Karena menurut Adi Bale, bila SILTAP dibawah UMR bukan SILTAP lagi namanya, namun itu sudah menjadi tulah. Untuk itu mereka akan berjuang agar SILTAP aparatur kampung tetap diterima seperti sebelumnya.

Tanggapan Bupati Aceh Tengah

“Semuanya kita lakukan sesuai dengan kondisi keuangan daerah. Penguranganya juga tidak terlalu besar, nilai masih lebih tinggi bila dibandingkan kabupaten lainya di Aceh,” sebut Shabela Abubakar menjawab Dialeksis.com, via telpon.

Pemda Aceh Tengah melakukan pemotongan penghasilan aparatur kampung disesuaikan dengan keadaan keuangan daerah. Kita mengalami defisit setelah adanya refocusing dan pembiayan lainya, jelas Shabela.

Namun nilai 10 persen untuk dana perimbangan dana alokasi umum yang diterima Pemerintah Kabupaten Aceh Tengah, setelah dikurangi dana alokasi khusus (DAK) nilai yang diterima aparatur kampung tetap 10 persen.

“Coba cek didaerah lainya di Aceh, aparatur kampung itu ada yang menerima Rp 600 ribu dalam sebulan, sementara di Aceh Tengah nilainya masih jauh lebih tinggi bila dibandingkan dengan kabupaten lainya yang jauh lebih rendah,” sebut Shabela.

Bagaimana kita mengikuti aturan yang ditetap dalam persoalan Siltap ini, untuk lebih jelasnya minta keterangan dari kepala keuangan daerah.
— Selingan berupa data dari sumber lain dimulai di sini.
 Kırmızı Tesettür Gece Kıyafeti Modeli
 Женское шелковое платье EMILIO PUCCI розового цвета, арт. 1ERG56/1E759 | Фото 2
Penjelasanya lebih detil, dan ada dasar hukumnya, sebut bupati.

Rincian penerimaan Siltap aparatur kampung tahun 2022 totalnya Rp 57,892,224,780. Tahun sebelum nya Rp 80, 4milira lebih. Ada pengurangan Rp 22,5 miliar lebih.

Menurut Latif Rusdi, kepala Pemerintahan Kampung Aceh Tengah; untuk 295 kepala kampung (reje) dibayarkan setiap bulanya tetap seperti biasa, Rp 2,426,700. Total keseluruhan untuk kepala kampung nilainya dalam setahun Rp 8,590,518,000.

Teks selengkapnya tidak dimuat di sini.